When I took the freefall descent onto the piled up pads I felt like a boulderer again.  I laughed out loud as I jackhammered into the cush. 

Then we worked a heady slab problem.  I avoided making eye contact with High Lonesome—next time—and I worked the vert to slab problem next to the popular scoop with Kipp but was unwilling to commit to the sloper lip turn. 

He had one more he wanted to try.  On the way over we looked at a blunt arête he had put up a couple of days before.

"You want to try it?" Kipp asked.

"Yeah, I do," I replied, "but you try the other one first.  I'm really running out of gas."  We'd been at the boulders for a solid five hours.  In between attempts on problems we had been scrubbing new lines, prying large talus with metal bars, and then trundling them.  I really was beat.

Kipp gave his last problem for the day a good thrashing, but in the end the key hold was too damp and he was tired.  He gave an exasperated but satisfied sigh and began tossing pads under the arête.

"Get your shoes on," he said.  My choice had been made for me.

He gave me the beta, but it was actually pretty easy to see the line.  After the first try I knew it was a quality line.  I just didn't choke up on the pocket enough and rock over my foot.  Second try I stabbed bad into the pocket and then pawed sloppy with my left foot.  I was sure I would get it the third time.  Nabbed pocket, rocket up good, latched the sidepull/pinch, and looked high to the nice clean rail.  My fingers began to uncurl from the pocket.  I was off again.
 
Beginning my final descent
Photo by Kipp
 
I'd reached my threshold for the day. I was okay with that though. I had managed so much more than  I had during a long bouldering session in years.

That earlier friction problem we named Angle of Repose.*  The name is apt considering the nature of the climbing.  It means "the steepest angle of descent or dip relative to the horizontal plane to which a material can be piled without slumping."  Beyond the angle of repose material begins sliding off the pile.

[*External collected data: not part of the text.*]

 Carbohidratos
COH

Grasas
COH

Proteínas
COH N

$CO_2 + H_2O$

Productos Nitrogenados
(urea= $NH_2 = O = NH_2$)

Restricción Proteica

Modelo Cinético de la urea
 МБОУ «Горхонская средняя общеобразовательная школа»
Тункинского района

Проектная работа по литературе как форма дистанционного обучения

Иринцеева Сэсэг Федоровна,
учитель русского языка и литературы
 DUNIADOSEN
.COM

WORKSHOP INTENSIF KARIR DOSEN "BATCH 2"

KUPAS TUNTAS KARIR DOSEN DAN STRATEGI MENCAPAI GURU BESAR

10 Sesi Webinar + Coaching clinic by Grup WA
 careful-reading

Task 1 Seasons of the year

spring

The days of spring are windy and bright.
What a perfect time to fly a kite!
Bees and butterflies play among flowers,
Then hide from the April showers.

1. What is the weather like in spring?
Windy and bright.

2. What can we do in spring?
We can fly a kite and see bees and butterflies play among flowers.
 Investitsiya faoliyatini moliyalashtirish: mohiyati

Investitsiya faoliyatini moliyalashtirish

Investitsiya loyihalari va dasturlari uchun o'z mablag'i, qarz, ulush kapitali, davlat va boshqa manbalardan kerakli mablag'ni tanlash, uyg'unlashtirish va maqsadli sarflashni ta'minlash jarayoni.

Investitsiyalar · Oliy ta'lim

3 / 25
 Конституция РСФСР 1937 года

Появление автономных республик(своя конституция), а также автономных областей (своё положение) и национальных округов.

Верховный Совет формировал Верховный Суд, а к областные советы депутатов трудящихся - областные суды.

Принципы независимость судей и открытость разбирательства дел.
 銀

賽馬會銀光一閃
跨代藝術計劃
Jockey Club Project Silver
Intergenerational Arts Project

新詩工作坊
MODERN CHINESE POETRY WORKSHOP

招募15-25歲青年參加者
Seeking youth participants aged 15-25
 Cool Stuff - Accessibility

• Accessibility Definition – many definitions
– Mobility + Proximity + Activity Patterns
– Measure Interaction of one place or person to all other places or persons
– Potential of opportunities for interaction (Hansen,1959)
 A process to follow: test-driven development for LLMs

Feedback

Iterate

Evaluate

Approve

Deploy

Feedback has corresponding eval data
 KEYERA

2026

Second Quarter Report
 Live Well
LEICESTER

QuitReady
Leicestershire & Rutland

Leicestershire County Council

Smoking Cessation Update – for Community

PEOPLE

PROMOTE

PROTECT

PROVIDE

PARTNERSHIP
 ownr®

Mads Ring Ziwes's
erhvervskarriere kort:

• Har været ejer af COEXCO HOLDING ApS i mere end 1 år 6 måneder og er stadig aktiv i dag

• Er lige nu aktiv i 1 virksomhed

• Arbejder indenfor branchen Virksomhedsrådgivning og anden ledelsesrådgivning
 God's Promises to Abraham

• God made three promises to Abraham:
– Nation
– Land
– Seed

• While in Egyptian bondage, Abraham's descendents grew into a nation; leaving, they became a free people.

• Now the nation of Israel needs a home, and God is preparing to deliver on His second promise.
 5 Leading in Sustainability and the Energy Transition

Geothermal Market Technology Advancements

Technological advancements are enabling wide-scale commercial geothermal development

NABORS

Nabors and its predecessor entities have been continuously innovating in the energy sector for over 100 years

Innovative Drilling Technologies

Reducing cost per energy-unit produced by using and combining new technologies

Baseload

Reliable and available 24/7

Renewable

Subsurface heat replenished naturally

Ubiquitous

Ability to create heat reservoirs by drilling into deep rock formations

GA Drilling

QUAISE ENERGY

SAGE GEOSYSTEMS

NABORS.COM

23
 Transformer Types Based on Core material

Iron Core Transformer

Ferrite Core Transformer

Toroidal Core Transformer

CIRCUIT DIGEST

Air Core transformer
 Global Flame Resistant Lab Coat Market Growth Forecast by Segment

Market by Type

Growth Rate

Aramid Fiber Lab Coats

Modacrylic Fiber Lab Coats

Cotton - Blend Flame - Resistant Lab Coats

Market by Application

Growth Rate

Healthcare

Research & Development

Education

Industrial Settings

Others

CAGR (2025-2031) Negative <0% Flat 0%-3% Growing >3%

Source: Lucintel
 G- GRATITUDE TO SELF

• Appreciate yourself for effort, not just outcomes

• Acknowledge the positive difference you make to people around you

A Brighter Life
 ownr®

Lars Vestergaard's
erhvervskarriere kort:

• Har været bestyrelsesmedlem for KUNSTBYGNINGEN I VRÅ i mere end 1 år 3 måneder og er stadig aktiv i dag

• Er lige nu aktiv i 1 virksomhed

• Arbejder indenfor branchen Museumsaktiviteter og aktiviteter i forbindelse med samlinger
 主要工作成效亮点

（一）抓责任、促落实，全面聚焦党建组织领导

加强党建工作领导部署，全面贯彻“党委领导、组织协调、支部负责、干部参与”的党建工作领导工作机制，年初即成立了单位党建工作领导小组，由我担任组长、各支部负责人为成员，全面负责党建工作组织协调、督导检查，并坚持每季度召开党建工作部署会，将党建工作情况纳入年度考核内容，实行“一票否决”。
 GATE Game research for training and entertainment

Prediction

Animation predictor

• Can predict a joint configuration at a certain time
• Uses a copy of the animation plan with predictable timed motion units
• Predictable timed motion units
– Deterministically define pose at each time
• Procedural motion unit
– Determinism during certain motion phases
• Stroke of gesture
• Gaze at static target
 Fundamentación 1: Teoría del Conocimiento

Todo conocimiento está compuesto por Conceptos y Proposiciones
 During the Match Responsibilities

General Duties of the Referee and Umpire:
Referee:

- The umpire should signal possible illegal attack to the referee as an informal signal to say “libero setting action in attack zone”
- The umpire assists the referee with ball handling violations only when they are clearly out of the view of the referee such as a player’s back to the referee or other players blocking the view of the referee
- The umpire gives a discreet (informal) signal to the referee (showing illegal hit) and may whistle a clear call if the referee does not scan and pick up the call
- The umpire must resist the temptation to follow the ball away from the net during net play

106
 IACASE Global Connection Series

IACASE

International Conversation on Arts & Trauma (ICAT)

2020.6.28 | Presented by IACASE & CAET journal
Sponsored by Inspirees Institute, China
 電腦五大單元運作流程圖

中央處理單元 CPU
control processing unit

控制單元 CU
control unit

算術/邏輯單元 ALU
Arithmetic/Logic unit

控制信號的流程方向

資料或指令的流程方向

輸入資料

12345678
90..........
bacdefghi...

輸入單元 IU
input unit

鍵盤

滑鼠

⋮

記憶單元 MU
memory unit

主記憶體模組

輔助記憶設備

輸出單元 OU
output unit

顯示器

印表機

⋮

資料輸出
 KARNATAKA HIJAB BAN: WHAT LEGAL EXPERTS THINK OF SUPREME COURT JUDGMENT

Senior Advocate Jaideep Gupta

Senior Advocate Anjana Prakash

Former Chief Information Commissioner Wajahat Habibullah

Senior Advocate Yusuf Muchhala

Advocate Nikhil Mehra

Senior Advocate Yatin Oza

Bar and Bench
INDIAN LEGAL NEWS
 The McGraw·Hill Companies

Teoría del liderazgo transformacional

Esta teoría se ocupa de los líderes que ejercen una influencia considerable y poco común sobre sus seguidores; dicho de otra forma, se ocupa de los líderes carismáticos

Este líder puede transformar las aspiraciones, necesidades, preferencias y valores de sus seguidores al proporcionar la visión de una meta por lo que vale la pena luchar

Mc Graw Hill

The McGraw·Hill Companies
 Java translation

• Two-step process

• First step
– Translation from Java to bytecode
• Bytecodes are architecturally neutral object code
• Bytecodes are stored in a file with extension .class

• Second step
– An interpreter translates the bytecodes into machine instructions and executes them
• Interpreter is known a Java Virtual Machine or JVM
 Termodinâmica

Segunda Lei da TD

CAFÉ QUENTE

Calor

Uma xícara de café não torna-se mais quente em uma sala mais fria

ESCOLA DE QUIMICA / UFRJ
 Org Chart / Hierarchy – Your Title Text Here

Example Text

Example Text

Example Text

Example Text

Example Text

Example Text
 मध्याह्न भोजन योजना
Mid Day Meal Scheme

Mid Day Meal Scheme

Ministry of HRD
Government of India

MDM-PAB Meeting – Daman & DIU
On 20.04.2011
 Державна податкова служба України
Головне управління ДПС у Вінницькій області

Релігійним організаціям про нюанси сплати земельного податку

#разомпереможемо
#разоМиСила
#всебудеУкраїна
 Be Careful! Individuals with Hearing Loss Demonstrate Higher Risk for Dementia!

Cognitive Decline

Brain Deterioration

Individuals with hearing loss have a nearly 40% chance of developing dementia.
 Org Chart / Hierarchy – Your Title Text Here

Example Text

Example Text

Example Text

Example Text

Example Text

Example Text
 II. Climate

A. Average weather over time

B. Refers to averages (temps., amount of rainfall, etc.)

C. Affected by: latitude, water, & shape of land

My life seems to be slowly coming back under the threshold. It’s not just that I'm climbing again.  I'm trying to live by the mantra "never say never," and I'm trying to go back on promises I never should have made to myself. I once loved rock climbing and it consumed me.  Instead of moderating my activity I decided to cut it off.  Maybe that was the best thing to do.  But now I think it might be possible to reintroduce it in my life at a healthy level.

It’s a constant struggle to rein in my inattention.  So I'm back to making to-do lists. I'm back to caring somewhat about the things I've neglected for so long around the house.  It’s a fine line I tread because thinking about how much there is to get done and how much it will cost usually results in my being mired in depression.  But if I can push through and feel productive it usually counters the enmirement.  Yeah, I made that word up.

For now I am centered and in balance on the thin friction holds of life.  I've been good at this dance in the past. Pushing on into unknown territory and committing through the cruxes and through again has historically paid off.  I've not fallen yet.